◆ The exercise ◆
From the blog post on shipping below, list every third-party company that the post says has a deal with USPS to sell its full range of services online.

◆ Quoted text ◆
## Begin

Welcome to Curious Business

Every Friday, I post a small insight into running Curio City and/or Blue Hills Editorial Services. My most recent posts are directly below. You can also start with the first post, or use the subject labels to the right to home in on particular topics. Feel free to comment on anything that interests you.
Add to Technorati Favorites

Friday, December 28, 2007

The Arcane Art of Shipping

Last week was consumed with xmas, of course, and by my preliminary effort to tease some meaning out of the results. Since that's still in progress, and because something unexpected siphoned off my attention for a couple of days (I can’t write about that yet), today’s post is one that I’ve been chipping away at for a few weeks.

First, though, I’m pleased to mention that the last week of December was much stronger than expected. I have still not had a shutout since mid November.

I do 95% of my shipping through the post office. They do the best job of delivering packages in a timely manner and in good condition for a reasonable price. USPS is certainly more reliable than UPS or FedEx. But they do piss me off sometimes.

I buy my shipping labels at the USPS Click-n-Ship website so that I can just drop the paid-up packages at the post office and be on my way. Online purchases get free or reduced-cost delivery confirmation, and some services also earn a small discount off the walk-up postage rate. This is all well and good as long as you ship via priority mail or express mail.

Problem is, at least 75% of my customers choose the cheapest shipping method. That is usually first class mail (under 13 ounces) or parcel post – services that USPS doesn’t sell online. Why? Because they have sweetheart deals with Stamps.com, Endicia, and Pitney Bowes. If you want to access the full range of USPS services online, you have to pay one of those third parties for the privilege. That will set you back $16 per month for a convenience that the USPS could easily offer for free.

It offends my sense of fair play to bribe a third party for a service that ought to be free. I’m sure that the USPS gets a kickback from those third parties. So I usually upgrade my parcel-post orders to priority mail when that’s cost-effective, or I stand in line at the APC (automated postal center) when it isn’t. The APC offers most domestic services, but it soaks you 75 cents for delivery confirmation, and it can’t print customs paperwork for international sales.

The last resort is standing in line for a human clerk. There is nothing a postal clerk enjoys quite so much as telling you why you can’t do something, or that you have to fill out additional forms, or that your box is somehow below standards.

International shipping too often sends me to the counter. Packages under four pounds – most of mine – are cheapest via first class international, and guess what? You can’t buy first-class postage online. The price gap between first-class international and priority international is way too high to upgrade. And so I have to fill out the customs paperwork by hand, and wait in line for a surly clerk to scowl at my packages and look for reasons why I can’t ship them.

December’s frenzied pace made that $16 monthly fee at Endicia look so tempting that I finally overcame my inner cheapskate and signed up for their 30-day trial. From Dec. 4 thru Dec. 26, I shipped 78 first-class or parcel post boxes through Endicia. For each one, I paid 18 cents for delivery confirmation instead of 75 cents at the APC. That’s $44.46 that I saved, not to mention several hours of standing in line. Sixteen bucks for that looks like a bargain. Now I have until my trial ends on Jan. 4 to decide whether the time and money savings make sense during my slow months, too. Financially, probably not. For convenience and stealth, maybe so. I'm going to keep it through January and see how the numbers come out.

## End

◆ Recorded information ◆
## Begin

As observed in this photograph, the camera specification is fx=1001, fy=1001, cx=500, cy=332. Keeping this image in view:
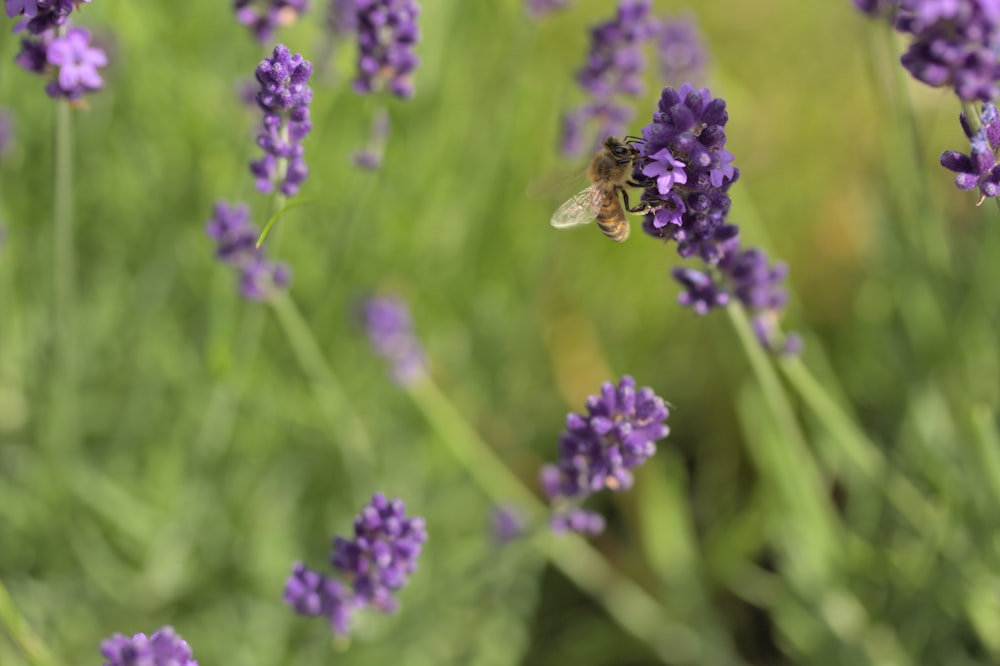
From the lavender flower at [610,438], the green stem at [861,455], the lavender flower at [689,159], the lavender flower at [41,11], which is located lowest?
the green stem at [861,455]

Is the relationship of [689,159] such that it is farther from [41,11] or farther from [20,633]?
[20,633]

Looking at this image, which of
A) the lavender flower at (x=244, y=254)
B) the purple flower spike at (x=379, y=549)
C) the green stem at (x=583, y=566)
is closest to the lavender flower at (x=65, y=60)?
the lavender flower at (x=244, y=254)

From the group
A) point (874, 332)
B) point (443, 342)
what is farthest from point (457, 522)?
point (874, 332)

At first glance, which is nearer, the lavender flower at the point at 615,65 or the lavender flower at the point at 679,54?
the lavender flower at the point at 615,65

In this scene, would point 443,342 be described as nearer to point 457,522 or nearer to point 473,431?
point 473,431

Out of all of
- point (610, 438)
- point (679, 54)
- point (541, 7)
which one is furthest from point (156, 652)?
point (679, 54)

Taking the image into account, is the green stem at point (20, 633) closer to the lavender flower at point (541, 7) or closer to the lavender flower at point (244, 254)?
the lavender flower at point (244, 254)
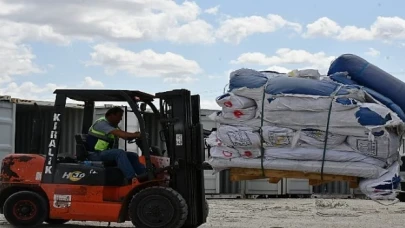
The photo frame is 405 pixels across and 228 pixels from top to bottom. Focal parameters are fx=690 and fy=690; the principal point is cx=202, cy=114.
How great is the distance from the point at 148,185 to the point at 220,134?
1.49m

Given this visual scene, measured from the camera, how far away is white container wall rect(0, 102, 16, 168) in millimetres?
12768

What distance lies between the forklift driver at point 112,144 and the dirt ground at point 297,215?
1.76 metres

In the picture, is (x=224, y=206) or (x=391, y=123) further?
(x=224, y=206)

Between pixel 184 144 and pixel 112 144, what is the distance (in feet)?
3.19

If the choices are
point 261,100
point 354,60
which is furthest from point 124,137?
point 354,60

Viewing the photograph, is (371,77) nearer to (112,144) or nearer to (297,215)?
(112,144)

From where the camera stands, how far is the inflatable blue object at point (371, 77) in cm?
727

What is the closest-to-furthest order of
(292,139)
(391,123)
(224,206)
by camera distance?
1. (391,123)
2. (292,139)
3. (224,206)

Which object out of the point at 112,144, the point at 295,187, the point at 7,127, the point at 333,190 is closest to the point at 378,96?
the point at 112,144

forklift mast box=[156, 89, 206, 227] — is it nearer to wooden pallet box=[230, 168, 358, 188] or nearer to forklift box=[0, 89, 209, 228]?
forklift box=[0, 89, 209, 228]

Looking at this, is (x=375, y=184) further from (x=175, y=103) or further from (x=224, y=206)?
(x=224, y=206)

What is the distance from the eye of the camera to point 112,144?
8.84 m

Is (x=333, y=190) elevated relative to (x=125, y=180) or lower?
lower

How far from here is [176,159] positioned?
8594 millimetres
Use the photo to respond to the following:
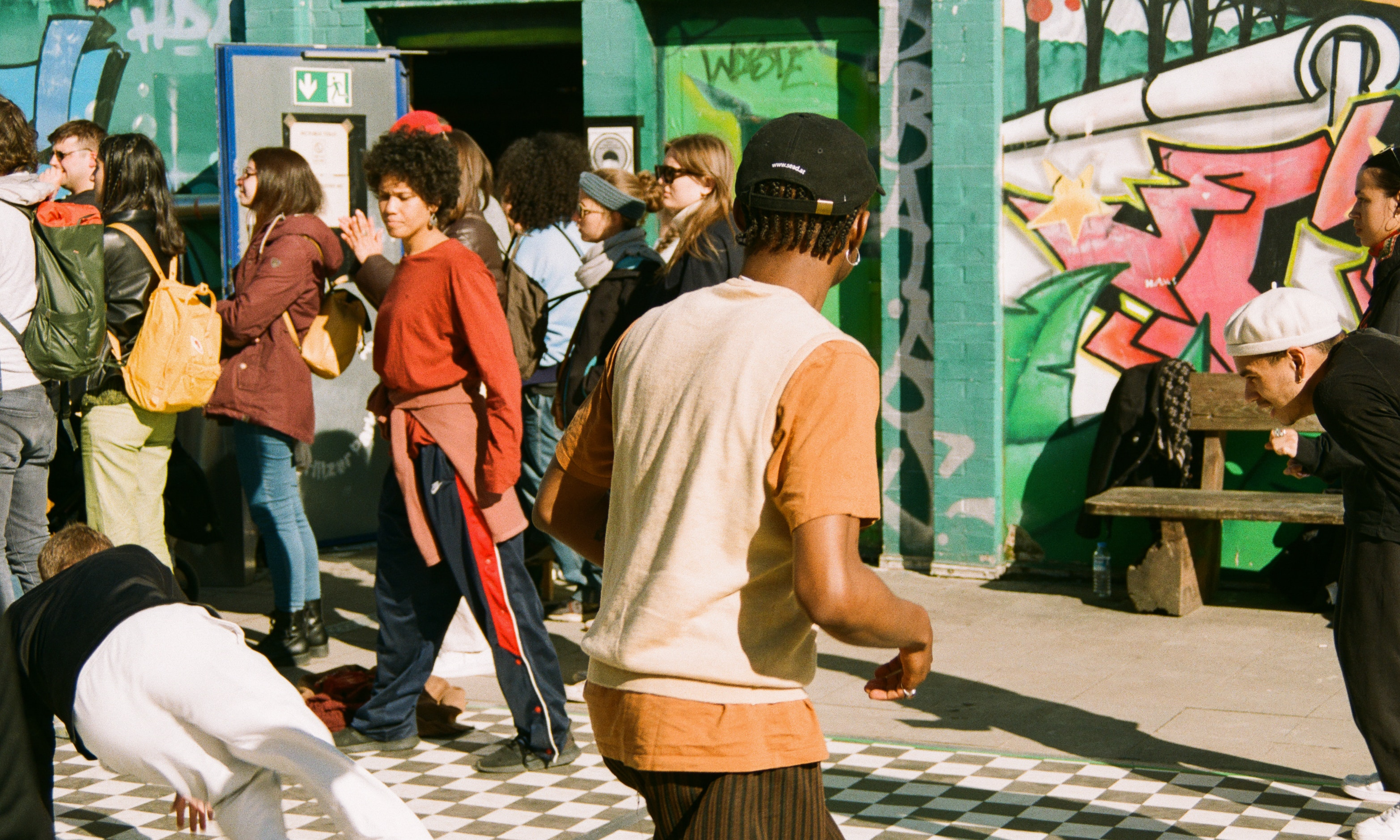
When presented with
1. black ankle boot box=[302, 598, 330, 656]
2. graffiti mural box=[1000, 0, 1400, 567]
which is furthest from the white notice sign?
graffiti mural box=[1000, 0, 1400, 567]

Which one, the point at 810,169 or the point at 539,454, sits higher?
the point at 810,169

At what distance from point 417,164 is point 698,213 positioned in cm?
102

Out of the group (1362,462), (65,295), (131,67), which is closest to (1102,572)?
(1362,462)

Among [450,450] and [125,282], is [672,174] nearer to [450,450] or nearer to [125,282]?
[450,450]

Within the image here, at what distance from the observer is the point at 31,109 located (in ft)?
34.2

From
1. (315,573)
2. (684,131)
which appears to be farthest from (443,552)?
(684,131)

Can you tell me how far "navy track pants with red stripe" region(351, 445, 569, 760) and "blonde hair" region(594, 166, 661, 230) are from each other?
1.71m

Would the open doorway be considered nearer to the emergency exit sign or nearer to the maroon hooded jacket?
the emergency exit sign

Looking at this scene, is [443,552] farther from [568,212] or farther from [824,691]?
[568,212]

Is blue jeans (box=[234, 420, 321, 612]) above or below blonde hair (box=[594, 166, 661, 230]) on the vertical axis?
below

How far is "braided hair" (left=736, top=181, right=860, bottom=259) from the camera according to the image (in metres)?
2.60

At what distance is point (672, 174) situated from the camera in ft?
19.3

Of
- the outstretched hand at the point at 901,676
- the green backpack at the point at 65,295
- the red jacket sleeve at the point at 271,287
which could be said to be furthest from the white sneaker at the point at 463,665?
the outstretched hand at the point at 901,676

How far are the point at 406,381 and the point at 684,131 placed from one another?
13.7 feet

## End

◆ Full output ◆
Stamps.com, Endicia, Pitney Bowes